What is the biggest issue small business have when it comes to using Social Media for their business?
Why is it that small businesses don't use social media in their business when its free? Is it time, know how, or not seeing the value? Or is it something more?
It is too too too . . . too many tools, too many possibilities and too many conflicting suggestions as to how to harness this emerging group of technologies and techniques. Someone who is marketing locally has very different needs than someone interested in national or international commerce. A business that can afford a sales person is different than a small operation that the owner is too busy selling products or delivering services.
Boiled down to one line: the biggest challenge a small business has when it comes to implementing Social Media marketing is KNOWING WHERE TO START. Once they've found the end of the thread, if they are systematic in reeling it in and don't get side tracked by the hundreds of other threads all meshed together but focus on the thread they started with, they'll figure it out gradually and find the time to make it work.
Many small businesses (especially the ones I have worked with) do not fully understand the ins and outs of social media how it can exponentially grow their client base. Businesses should know that Social Media is primarily about creating a web presence that is engaging to the consumer while also making them feel personally connected to you/your business. I'd love to talk with you further about ideas and ways I can help you reach your client base. Please contact me!
I think the biggest complaint I here from clients is time. But what they don't know - you can manage an AMAZING social presence in just 5 hours a week.
Businesses have yet to fully understand Social Media and therefore they don't know how to successfully turn their usage of these platforms into conversions. In the past few years people passing themselves off as Marketers promised companies a lot of traffic for little cost. Most of the companies bought into that spiel and it left a bad taste in their mouths once the Likes/Follows/Connections didn't turn into conversions. However, a company can use Social Media successfully, they just need an experienced Marketer who also has Social Media expertise to help them build a Social Media Marketing Strategy, which will consist of a different strategy for each Social Media Platform, while connecting them at the same time.
I think it is time consuming but very worth it. People lead busy lives and it is hard to stay active on social media. However, time management can help. Perhaps setting aside some time to engage on social media.
The thing about social media is that you have to be a good sharing participant. Meaning, share information from other people or comment on articles. This makes you appear generous and unselfish. That is a great way to represent yourself and your business.
Honestly because they don't listen. Social media is a community platform, not an advertising space. A lot of businesses think if they don't have anything to contribute to the conversation, they shouldn't participate at all, which is completely untrue. Follow your influencers, see what they're posting, and react and interact accordingly. Social media has an 80/20 rule - 20% of your content can be to promote your brand, but 80% should be things that really interest your audience and engages them in conversations.

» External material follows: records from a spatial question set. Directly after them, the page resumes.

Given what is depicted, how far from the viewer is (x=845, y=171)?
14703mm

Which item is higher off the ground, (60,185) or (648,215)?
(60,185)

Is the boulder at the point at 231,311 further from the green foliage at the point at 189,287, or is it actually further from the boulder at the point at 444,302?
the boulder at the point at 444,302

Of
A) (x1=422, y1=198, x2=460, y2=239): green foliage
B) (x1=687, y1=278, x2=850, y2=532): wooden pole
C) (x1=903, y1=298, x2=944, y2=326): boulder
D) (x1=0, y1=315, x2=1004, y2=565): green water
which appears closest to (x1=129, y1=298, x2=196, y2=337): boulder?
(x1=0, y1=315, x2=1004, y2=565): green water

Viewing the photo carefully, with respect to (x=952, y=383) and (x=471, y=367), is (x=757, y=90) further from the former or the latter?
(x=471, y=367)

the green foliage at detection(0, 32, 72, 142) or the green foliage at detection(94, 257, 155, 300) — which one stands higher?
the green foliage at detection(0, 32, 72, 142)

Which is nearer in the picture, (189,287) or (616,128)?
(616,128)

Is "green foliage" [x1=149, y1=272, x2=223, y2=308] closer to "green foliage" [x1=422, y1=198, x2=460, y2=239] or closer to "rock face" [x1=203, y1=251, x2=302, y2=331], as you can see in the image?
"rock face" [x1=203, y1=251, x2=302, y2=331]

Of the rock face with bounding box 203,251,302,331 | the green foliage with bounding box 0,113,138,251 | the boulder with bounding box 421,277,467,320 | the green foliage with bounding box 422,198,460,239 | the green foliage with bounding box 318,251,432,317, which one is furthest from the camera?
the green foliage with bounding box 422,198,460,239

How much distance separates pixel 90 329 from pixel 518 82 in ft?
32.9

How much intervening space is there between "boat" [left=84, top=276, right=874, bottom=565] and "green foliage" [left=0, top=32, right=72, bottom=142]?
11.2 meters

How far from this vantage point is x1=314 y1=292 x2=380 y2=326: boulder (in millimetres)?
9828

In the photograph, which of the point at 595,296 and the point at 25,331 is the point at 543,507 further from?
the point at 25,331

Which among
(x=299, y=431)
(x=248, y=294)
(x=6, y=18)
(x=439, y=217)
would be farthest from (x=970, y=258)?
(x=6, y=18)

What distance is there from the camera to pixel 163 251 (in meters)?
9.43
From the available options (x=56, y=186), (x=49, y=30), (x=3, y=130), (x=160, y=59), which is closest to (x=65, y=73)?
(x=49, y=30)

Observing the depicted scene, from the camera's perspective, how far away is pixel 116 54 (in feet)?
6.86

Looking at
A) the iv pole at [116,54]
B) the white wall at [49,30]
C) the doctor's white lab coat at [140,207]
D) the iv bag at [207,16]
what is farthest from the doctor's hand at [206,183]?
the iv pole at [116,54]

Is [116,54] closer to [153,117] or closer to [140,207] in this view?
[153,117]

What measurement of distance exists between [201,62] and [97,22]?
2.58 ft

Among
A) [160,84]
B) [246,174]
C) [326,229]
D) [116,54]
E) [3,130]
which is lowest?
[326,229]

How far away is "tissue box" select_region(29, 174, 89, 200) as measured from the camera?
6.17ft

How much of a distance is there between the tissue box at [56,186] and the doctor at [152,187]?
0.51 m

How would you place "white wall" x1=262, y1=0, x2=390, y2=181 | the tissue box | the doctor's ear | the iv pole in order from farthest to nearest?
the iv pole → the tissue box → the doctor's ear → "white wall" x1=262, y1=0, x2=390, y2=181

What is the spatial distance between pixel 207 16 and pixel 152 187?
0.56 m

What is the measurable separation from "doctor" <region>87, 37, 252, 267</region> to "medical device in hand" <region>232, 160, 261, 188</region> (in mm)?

It's hard to limit to one "biggest issue," but two general issues small businesses face with with SM is:
1. Lack of resources
2. Poor understanding of deriving tangible benefits from SM
Doing social well takes time. Personas need to be developed, understanding of the buyer's journey, content curation and creation aimed squarely at each persona. These steps alone are often times ignored in larger organizations as well, but in the small business environment where resources are tight and time short, they tend to not prioritize SM in their go-to-market strategies.
When they do, two problems are typically prevalent:
Problem 1: Overestimation of what 'Good Content' will do
So many get it wrong by believing 'good content' is what is needed. For businesses that believe that's the key, I typically ask them how often they read excellent information, but can't remember where exactly they got the information. The answer I hear back most often is "All the time!" We all can relate to that. Increasing the frequency of 'good content' can certainly help, but that doesn't mean a progression in the sales cycle. For content to really have meaningful impact, it most lead uniquely and specifically back to the business without making it about product.
Problem 2: Selling in the places where people go to learn
As I just mentioned, businesses both small and large, have a product-centricity when considering SM, and think of it as cheap advertising. Conversion rates with this approach are abysmal, and as such small businesses lose patience and bail with the belief that SM doesn't work as they fail to recognize the chief importance of social engagement. Instead, they use a bumper sticker approach to SM (i.e., one way communication that blurts information).
Those are just a couple examples of what I see from small businesses seeking growth with or without Social Media.
The biggest opportunity for small business is education. Social media is NOT just posting. The number one vaiabale to the success of SM is engagement. A business can post all day but if they do not engage with their audience they lose. Small business needs to use the "Boost post" option. They can set their budget and choose key words relative to their product or service. I spent $5 today and over 16K people saw my post in which 30% engaged. No engagement, No ROI!
Lack of direction, and the difficulty to differentiate the business social from the personal. Which in turn eats up your time with very little to show for it.
Even if they get hundreds of Likes, they don't know how to monetize it.
I think its time versus the returns. Small Business are generally looking for quick returns and social media requries investing time in creating and maintaining dialogue with your audience.